In continuità con quel grande incontro, e con gli altri appuntamenti che si sono susseguiti anche in altre città, dal 30 luglio al 2 agosto a Bari si svolgerà Orizzonti Mediterranei, abitare la fraternità per una cultura del dialogo. È l’incontro nazionale delle presidenze diocesane e delle delegazioni regionali dell’Azione Cattolica Italiana, a cui parteciperanno oltre 700 responsabili associativi, una ventina di vescovi e due cardinali: Fabio Baggio, pro-prefetto del Dicastero per il Servizio dello sviluppo umano integrale, e il presidente della Cei Matteo Zuppi. Tutti si metteranno in dialogo con la cittadinanza, con uno stile sinodale, nel corso di un evento che si svolgerà in diversi punti di questa città che custodisce una vocazione storica al dialogo e alla fraternità. Bari è infatti un luogo di incontro tra Oriente e Occidente, una porta verso i Balcani, il Medio Oriente e il Nord Africa.

L’evento è stato presentato martedì 21 luglio a Roma, dal presidente dell’AC, Giuseppe Notarstefano, dall’assistente ecclesiastico generale dell’associazione, monsignor CLaudio Giuliodori, la vicepresidente nazionale per il Settore giovani Ac, Emanuela Gitto, e il segretario generale dell’associazione, Michele Tridente. Ha moderato l’incontro la giornalista Giuseppina Paterniti.

L’incontro nazionale è un appuntamento importante per l’Azione Cattolica e vuole essere un tempo privilegiato di ascolto, discernimento e progettazione condivisa per il futuro dell’associazione e della presenza dei laici nella Chiesa e nella società. Il tema “Abitare la fraternità per una cultura del dialogo”, spiegano gli organizzatori, nasce dalla volontà di assumere il Mediterraneo come immagine e orizzonte del discernimento associativo. Un mare che oggi è luogo di incontro tra popoli, culture e tradizioni diverse, ma anche spazio attraversato da conflitti, migrazioni, disuguaglianze e profonde trasformazioni sociali.

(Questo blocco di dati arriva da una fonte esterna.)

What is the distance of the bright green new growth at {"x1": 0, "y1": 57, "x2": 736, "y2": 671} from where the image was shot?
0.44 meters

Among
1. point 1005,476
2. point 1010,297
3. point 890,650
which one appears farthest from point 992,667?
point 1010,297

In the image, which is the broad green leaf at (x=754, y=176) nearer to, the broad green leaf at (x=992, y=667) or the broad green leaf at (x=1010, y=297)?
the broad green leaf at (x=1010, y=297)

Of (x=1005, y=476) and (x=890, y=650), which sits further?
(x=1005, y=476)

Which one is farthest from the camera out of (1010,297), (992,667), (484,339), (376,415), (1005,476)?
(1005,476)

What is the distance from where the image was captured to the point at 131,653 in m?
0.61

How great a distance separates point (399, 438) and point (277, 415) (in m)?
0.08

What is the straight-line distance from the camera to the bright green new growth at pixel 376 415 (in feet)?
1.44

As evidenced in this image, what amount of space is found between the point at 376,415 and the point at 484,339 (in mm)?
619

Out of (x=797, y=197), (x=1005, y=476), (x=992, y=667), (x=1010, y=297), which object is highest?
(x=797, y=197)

L’Azione Cattolica intende raccogliere la sfida di trasformare il Mediterraneo da frontiera segnata dalle divisioni a luogo simbolico e concreto di relazione, dialogo e speranza.

La scelta della città, inoltre, come sottolineato da monsignor Giuliodori, non è stata casuale. Bari, ha spiegato, è un luogo altamente simbolico, in quanto negli ultimi anni è stato uno dei più scelti a livello ecclesiale per sottolineare quanto il Mediterraneo sia cruciale. Era stato visitato da Francesco per la preghiera ecclesiale del 2018, e dall’allora presidente CEI, il cardinale Bassetti, nel 2020, perché affrontare le grandi questioni del Mediterraneo significa misurarsi con tutti i grandi temi che l’umanità sta affrontando.

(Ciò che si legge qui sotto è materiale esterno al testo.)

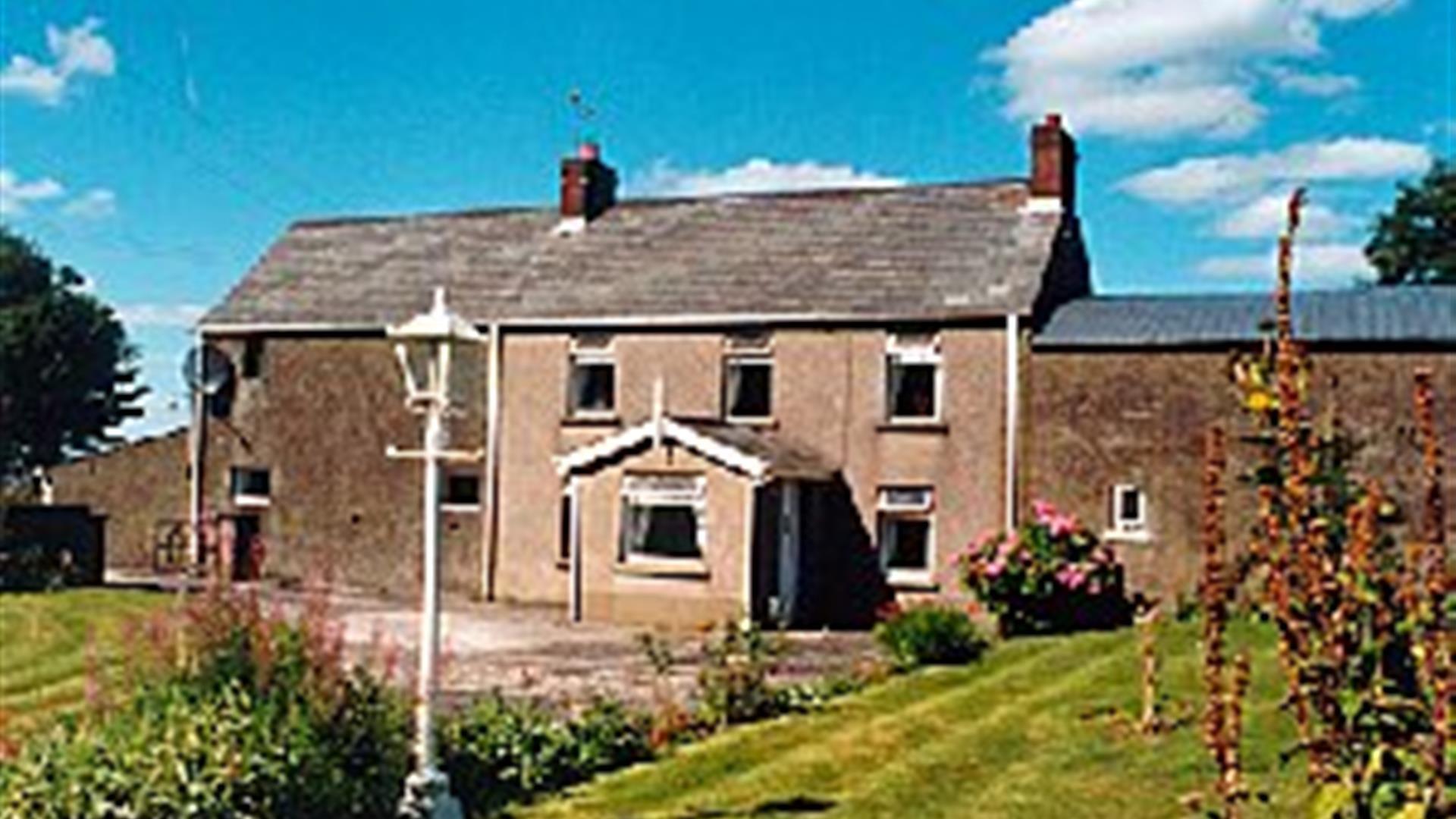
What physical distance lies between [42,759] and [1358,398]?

Monsignor Giuliodori ha sottolineato la continuità tra il pontificato di Francesco e quello di Leone XIV, tra le encicliche Fratelli tutti e Magnifica Humanitas, un po’ diverse nella genesi e nelle finalità, ma totalmente convergenti dal punto di vista delle prospettive sociali e culturali. Bari, ha aggiunto, è «un luogo che concretamente si misura con le grandi sfide del nostro tempo» e se oggi «la vera sfida è quella di contrastare la cultura della potenza», non dimentichiamo la cultura dello scarto di cui parlava Francesco.

A Bari, ha affermato il presidente Notarstefano (leggi qui la sua intervista), «ci ascolteremo reciprocamente, faremo discernimento insieme, poi dialogheremo con la città. È un modo per raccontare quello che vogliamo essere in questo tempo come associazione: uno spazio di dialogo, un luogo dove ci si possa incontrare, un luogo che possa essere attraversato da tante persone, dove incontrare uno spazio di cura, uno spazio di ascolto, uno spazio dove essere riconosciuti nella ricchezza che si è».

Tanti gli appuntamenti previsti (leggi qui il programma), illustrati da Gitto e Tridente. Da non perdere i dialoghi mediterranei, di sabato 1 agosto, su pace, migrazioni, convivialità delle differenze e cambiamenti.

“Orizzonti Mediterranei”, spiegano gli organizzatori, vuole essere un laboratorio di fraternità e corresponsabilità: un’occasione per l’Azione Cattolica Italiana di rileggere il proprio servizio alla luce delle sfide del presente e di generare nuove forme di presenza nella Chiesa e nei territori, nella convinzione che il dialogo e l’incontro siano vie concrete per costruire pace e speranza.